The recently released Companion Volume to the Common European Framework of Reference for Languages: Learning, Teaching, Assessment (CEFR) was the focus of a fascinating presentation by Dr. Enrica Piccardo on March 15, 2018. Dr. Piccardo, University of Toronto and Université Grenoble-Alpes, was a guest speaker at Professor Barbara Schmenk’s English/French/German cross-listed graduate course, “The Native Speaker in Language Education.” Her lecture “Overcoming the myth of the native speaker: Challenges and successes” was open to everyone at UWaterloo, and a group of about 45 students and faculty were in attendance.
Originally released in 2001, the CEFR is a 250+ page document crafted to provide a common basis for the development of language teaching across Europe. For many, the CEFR is synonymous with its scaled “can do” descriptor charts (from A1 - Breakthrough to C2 - Mastery) which detail a language learner’s communicative competencies in their target language in different categories, such as Listening, Reading, Spoken Interaction, etc.

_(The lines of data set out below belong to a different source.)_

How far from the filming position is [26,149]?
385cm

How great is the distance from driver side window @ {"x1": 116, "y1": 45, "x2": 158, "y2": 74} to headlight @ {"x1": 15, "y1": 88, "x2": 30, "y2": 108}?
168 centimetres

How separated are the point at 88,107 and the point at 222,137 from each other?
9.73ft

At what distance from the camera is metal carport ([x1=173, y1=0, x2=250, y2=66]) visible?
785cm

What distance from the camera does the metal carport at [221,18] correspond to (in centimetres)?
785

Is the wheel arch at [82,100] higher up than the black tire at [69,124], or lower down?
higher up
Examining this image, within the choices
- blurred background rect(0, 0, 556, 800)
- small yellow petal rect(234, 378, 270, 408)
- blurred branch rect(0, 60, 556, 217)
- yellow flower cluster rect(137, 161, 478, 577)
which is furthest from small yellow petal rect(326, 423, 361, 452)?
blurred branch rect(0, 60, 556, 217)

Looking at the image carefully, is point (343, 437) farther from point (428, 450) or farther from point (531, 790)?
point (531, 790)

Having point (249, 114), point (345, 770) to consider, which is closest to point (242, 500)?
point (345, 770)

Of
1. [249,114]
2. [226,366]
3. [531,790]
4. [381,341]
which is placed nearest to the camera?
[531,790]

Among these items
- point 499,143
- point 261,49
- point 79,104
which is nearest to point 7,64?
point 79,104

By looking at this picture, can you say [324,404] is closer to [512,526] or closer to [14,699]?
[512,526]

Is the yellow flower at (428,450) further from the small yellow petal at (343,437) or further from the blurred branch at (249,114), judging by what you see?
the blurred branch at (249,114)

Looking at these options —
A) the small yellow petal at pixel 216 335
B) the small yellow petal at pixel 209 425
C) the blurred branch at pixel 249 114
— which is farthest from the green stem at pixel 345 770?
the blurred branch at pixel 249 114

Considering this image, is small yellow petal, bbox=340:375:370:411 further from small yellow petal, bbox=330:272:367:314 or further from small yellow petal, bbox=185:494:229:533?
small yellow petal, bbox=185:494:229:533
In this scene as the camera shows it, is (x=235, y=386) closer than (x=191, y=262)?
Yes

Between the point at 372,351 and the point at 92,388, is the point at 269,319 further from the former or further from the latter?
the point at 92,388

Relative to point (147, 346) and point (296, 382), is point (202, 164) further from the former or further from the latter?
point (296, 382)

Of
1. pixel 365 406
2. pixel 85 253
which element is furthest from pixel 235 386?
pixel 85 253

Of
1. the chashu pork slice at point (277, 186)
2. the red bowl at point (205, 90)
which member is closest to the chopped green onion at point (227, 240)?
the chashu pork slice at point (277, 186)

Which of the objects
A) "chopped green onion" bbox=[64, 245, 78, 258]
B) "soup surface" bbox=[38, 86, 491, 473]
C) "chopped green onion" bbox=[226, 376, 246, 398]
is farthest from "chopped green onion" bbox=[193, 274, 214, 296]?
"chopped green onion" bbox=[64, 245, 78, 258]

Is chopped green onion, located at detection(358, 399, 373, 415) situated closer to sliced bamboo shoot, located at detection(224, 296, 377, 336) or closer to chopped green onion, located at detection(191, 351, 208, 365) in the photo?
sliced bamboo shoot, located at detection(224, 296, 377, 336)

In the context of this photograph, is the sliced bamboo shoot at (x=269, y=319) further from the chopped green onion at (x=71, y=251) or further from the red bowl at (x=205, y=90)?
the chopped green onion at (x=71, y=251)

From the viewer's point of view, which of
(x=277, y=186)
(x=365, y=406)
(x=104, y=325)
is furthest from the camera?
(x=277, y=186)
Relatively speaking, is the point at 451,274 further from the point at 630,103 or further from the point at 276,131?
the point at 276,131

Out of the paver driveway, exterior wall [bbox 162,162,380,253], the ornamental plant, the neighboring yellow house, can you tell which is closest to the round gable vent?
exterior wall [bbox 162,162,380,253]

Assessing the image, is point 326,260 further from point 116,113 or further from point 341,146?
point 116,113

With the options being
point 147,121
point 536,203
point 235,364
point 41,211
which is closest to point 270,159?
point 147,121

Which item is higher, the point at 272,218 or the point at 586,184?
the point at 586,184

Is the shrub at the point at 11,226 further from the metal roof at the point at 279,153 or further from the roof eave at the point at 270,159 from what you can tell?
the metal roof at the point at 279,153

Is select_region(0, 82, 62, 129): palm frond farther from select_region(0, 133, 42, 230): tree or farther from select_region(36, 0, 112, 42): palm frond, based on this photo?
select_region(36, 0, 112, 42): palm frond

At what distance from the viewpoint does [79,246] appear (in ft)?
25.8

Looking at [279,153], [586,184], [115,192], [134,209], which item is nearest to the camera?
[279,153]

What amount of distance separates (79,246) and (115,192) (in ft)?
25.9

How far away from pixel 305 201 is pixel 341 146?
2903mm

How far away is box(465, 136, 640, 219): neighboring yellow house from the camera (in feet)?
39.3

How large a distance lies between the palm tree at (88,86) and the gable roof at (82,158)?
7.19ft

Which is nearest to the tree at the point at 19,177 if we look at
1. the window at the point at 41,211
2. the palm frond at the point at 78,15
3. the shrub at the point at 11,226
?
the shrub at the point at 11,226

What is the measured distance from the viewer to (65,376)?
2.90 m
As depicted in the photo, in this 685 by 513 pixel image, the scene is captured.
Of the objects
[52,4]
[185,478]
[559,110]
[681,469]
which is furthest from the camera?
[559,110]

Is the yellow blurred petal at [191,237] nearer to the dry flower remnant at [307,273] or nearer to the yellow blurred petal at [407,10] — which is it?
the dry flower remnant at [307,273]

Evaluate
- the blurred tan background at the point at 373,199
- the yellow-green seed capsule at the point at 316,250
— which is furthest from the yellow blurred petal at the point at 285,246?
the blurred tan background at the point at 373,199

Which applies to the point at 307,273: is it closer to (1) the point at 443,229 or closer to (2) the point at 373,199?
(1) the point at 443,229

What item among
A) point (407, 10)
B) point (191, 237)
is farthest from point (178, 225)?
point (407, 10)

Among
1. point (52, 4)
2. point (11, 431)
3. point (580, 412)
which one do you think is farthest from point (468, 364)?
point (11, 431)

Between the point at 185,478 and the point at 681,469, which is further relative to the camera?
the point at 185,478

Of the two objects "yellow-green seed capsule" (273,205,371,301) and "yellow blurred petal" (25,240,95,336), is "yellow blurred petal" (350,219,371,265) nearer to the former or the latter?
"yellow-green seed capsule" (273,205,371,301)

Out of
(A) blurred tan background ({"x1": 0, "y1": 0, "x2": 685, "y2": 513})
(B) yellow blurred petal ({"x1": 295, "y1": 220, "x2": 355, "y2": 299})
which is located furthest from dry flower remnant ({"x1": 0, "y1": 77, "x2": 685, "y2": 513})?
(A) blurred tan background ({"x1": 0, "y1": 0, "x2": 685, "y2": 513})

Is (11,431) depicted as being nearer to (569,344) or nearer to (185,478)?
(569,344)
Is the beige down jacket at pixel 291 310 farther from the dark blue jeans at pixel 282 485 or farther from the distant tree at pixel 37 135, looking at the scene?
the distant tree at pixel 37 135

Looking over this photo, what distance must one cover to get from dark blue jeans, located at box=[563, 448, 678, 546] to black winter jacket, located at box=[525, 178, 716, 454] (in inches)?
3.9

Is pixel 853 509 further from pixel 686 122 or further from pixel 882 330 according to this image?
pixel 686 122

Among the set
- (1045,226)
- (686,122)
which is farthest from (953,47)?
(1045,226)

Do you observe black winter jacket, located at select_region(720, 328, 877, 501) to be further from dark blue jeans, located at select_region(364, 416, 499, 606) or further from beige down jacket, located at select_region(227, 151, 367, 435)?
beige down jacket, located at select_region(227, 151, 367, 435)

The 2001 CEFR attempted to shift language acquisition away from a linear conception of language education and into a model which facilitates a dynamic and flexible understanding of language learning within multilingual classes and among plurilingual individuals. However, as Dr. Piccardo put it, the ghost of monolingualism was also found to haunt the CEFR. Some users of the Framework would equate the C2 level with an “educated native speaker” proficiency, falling into the trap of trying to reach or teach to a constantly shifting, undefinable and ultimately unattainable goal.
Updates to the CEFR Companion Volume (CEFR/CV) 2017 include the removal of all references to “native speaker” and provides descriptor scales for categories not developed in the initial version. It refines its pedagogical vision and develops constructs such as phonology and pluri. Further, and the most instrumental to shifting the conception of language to a socially interactive activity, it broadens the concept of language mediation and adds this meaning-making skill to three of the four modes of communication.
Enrica Piccardo is one of three co-authors of the CEFR/CV, and the audience was able to benefit from her extensive knowledge of the document specifics, the methodology of its construction and its theoretical underpinnings. She is an engaging, warm and witty speaker, and in what could have been a recitation of dry facts for a speaker of lesser caliber, was an informative and entertaining evening for those in attendance.
Dr. Piccardo is an Associate Professor with the Department of Curriculum, Teaching and Learning, and head of the Centre for Educational Research in Languages and Literacies at the University of Toronto, Ontario Institute for Studies in Education. She is a speaker of multiple languages (English, Italian, French and German) and a plurilingualist.